Why You Need a Smartphone Application Strategy

It's only a matter of time before employees want to use their smartphones for everything. So CIOs need to start thinking about smartphone apps as part of their enterprise application strategy.

By John Brandon
Wed, February 24, 2010

CIO

What's Happening: In the next five years, smartphone use is expected to double. An estimated two-thirds of U.S. residents will carry one, says Michael Grossi, a director at consultancy Altman Vilandrie and Company. That's more than market penetration—it's domination. For CIOs such as Lev Gonick at Case Western Reserve University, the writing is on the wall: laptops are becoming second fiddle. That means CIOs must have an enterprise application strategy for these small, powerful devices.

Why you care: The barriers to smartphones becoming an individual's main computing device are falling. The Google (GOOG) Nexus One, for example, has Wi-Fi and a 1GHz processor, and it can handle external flash storage up to 32GB. Devices such as the Apple iPad and "smartbooks" (netbooks with 3G access) are essentially oversized smartphones; some business users even run Skype on smartbooks, allowing the devices to double as phones. Gonick concludes, from reports his engineering team provides on smartphone security and adoption rates, that it's just a matter of time before all university employees will be able to do business primarily on mobile devices. Students already do, he observes. And Case Western now offers a smartphone-accessible intranet portal to students that not long ago was designed for laptops.


To read more on this topic, see: Is the iPad a Game Changer? and Employee-Liable Smartphones on Corporate Networks: Five Tips to Boost Admin Control.

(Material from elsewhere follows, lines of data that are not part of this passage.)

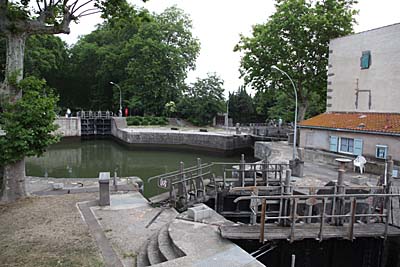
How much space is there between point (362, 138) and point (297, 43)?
12337 millimetres

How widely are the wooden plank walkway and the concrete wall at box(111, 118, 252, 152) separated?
77.4 ft

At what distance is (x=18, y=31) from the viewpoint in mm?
9828

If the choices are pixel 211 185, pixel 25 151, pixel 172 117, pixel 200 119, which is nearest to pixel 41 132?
pixel 25 151

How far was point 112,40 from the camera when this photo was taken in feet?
172

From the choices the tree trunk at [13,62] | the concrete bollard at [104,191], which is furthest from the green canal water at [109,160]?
the tree trunk at [13,62]

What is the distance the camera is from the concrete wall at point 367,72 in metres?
17.9

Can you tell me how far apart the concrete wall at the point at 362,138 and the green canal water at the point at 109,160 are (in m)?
7.68

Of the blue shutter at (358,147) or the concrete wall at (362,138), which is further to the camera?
the blue shutter at (358,147)

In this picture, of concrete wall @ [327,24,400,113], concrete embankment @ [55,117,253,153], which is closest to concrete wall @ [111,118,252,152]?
concrete embankment @ [55,117,253,153]

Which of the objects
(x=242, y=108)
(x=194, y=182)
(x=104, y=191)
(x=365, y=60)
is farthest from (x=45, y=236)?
(x=242, y=108)

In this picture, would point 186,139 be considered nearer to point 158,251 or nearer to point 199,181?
point 199,181

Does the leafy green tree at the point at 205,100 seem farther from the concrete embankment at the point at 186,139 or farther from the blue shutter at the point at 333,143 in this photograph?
the blue shutter at the point at 333,143

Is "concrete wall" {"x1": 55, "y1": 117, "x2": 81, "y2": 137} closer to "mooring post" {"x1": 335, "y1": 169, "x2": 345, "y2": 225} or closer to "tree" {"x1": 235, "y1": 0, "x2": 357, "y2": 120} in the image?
"tree" {"x1": 235, "y1": 0, "x2": 357, "y2": 120}

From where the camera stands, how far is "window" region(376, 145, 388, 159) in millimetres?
16359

The Real Deal: For some job functions, such as sales and field support, the smartphone is supplanting the laptop. Other industrious users are accessing web-based enterprise resource planning and customer relationship management applications. "If you don't need to do a lot of heavy spreadsheet work, writing or editing of documents, there's a good chance there's an app for what you need, or if there isn't, somewhere to get one made," says John Jackson, vice president of research at the analyst firm CCS Insight.

However, Charles King, analyst with Pund-IT, says that the shortcomings of today's smartphones—poor input capabilities, small displays and a lack of processing power—limit their use as laptop replacements. Gonick adds security concerns to the list. In fact, security remains the widest gap between smartphones and laptops, but it's narrowing. BlackBerry Enterprise Server provides a secure and reliable connection to Microsoft (MSFT) Exchange so companies don't need to be as concerned about regulatory compliance or threats to private company material. And Exchange ActiveSync now works on the iPhone to protect corporate e-mail access.

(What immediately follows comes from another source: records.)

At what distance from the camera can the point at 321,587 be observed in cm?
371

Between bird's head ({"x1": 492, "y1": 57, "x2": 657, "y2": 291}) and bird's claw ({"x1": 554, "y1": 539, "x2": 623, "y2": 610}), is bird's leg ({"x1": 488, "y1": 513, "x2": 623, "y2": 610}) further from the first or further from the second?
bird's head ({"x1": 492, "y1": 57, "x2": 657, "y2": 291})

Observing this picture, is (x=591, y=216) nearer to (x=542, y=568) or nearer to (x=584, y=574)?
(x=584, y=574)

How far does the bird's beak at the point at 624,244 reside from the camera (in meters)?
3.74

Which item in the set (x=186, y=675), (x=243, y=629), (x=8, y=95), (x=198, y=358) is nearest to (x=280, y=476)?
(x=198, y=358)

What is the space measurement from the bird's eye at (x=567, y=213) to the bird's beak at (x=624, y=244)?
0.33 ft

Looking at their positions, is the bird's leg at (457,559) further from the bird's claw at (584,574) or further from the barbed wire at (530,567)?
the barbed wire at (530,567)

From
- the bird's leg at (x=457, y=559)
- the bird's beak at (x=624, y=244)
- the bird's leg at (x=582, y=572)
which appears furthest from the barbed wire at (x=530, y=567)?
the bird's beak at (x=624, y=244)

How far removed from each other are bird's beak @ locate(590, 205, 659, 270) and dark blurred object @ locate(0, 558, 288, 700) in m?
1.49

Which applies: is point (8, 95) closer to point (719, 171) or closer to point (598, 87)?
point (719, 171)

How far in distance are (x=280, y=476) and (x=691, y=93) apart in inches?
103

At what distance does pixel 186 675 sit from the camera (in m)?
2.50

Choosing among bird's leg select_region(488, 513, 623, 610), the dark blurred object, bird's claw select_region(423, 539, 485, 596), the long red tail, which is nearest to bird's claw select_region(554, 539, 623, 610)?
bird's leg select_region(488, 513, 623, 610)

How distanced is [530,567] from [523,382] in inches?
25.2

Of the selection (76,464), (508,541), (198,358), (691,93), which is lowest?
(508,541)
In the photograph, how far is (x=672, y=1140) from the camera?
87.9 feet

What you should do: Analysts say smartphones will remain complementary to laptops for now. But that will change within five years as functionality improves, processors get faster, and more apps (including support for open-source software) become available. At Case Western, Gonick is preparing for the shift by making sure internal services work on mobile devices. If you don't have a plan for testing enterprise services on smartphones, King says, it's time to develop one. What's more, any new enterprise application you deploy will likely come with a smartphone version. You should view these not as ancillary but as an inevitable part of the future.

John Brandon is a freelance writer based in Minnesota.